The gardening tool that most changed my life is a pick mattock. Soil here is heavy clay, but it may not be applicable if she has better soil. I also quite like having a hand rake. It's fair to say that a great hat changed my life, but hats are pretty personal too.
posted by oneirodynia at 7:44 PM on February 28, 2013


Pots for, um, potting come in all levels of nice and the big ones, being kind of a pain to deal with getting from the store (ie heavy) would be really nice to have delivered...possibly a matching set in various sizes?
posted by sexyrobot at 11:03 PM on February 28, 2013


I can't live without my CobraHead weeder. This time of the year, I would love to have a gift certificate for a landscape service for "spring clean-up." If I could upgrade any of my tools, it would be my bonsai tools. I'd love to have a nice set of Japanese tools, but those are very expensive.
posted by OrangeDisk at 9:10 AM on March 1, 2013


It's not exactly a tool, but the MycoGrow from Fungi Perfecti is amazing stuff. We used to have a section of the planter bed behind our apartment building, which we applied MycoGrow to early one spring, before planting. It took about three weeks to kick in, but after that I swear I went downstairs one morning to find that wham! everything in the garden just doubled overnight.

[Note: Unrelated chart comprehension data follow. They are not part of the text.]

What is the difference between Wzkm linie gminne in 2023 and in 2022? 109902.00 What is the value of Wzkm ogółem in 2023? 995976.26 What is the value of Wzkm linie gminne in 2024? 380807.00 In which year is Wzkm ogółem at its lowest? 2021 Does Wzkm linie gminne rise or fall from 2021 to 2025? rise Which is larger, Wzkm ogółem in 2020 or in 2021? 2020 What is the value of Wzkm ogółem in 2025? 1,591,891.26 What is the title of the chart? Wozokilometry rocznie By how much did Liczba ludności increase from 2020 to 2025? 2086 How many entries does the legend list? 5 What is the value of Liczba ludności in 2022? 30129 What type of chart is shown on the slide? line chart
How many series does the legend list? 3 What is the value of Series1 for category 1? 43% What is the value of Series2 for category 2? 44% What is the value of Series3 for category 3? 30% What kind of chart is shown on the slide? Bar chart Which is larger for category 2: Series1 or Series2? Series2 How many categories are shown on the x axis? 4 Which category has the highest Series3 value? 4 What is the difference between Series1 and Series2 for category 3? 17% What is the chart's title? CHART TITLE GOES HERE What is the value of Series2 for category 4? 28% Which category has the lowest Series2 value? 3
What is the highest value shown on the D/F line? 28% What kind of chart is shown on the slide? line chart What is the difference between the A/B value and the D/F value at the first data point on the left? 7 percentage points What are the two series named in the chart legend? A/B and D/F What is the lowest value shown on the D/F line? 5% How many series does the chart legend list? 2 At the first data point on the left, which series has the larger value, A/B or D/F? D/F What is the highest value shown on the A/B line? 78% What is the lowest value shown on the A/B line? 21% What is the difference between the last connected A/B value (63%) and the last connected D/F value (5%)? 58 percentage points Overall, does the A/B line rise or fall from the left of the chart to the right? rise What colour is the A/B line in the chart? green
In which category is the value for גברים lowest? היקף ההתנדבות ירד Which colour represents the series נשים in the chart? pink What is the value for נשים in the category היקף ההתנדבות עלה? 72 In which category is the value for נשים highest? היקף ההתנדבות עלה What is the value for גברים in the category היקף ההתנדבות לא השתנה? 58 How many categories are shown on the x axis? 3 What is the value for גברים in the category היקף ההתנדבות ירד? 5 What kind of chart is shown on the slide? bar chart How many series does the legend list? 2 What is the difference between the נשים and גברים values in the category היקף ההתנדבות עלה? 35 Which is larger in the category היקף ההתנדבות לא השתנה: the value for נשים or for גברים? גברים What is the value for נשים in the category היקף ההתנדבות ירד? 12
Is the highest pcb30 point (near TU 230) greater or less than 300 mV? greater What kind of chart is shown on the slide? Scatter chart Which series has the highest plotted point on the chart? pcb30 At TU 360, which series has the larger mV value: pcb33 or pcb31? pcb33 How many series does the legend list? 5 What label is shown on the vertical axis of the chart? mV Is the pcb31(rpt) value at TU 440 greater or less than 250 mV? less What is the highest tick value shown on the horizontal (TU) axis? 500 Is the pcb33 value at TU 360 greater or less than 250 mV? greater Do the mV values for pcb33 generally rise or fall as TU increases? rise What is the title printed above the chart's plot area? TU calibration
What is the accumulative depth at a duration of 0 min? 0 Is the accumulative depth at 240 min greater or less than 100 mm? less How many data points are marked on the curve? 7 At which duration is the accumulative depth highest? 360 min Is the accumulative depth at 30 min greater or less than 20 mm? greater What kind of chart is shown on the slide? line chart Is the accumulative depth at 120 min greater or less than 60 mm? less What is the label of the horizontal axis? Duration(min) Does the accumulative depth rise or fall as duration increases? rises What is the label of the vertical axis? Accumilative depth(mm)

Even now, several years after the single MycoGrow application and with the bed now fallow and gone to weeds (file under "one of the many reasons I hate our resident manager") what used to be our section is much, much lusher than the rest.
posted by Lexica at 4:19 PM on March 2, 2013


I love these tubs. Easy to clean, versatile, lightweight.

I like these stakes because you can create your own shape, which helps in propping up large expanses of flowers.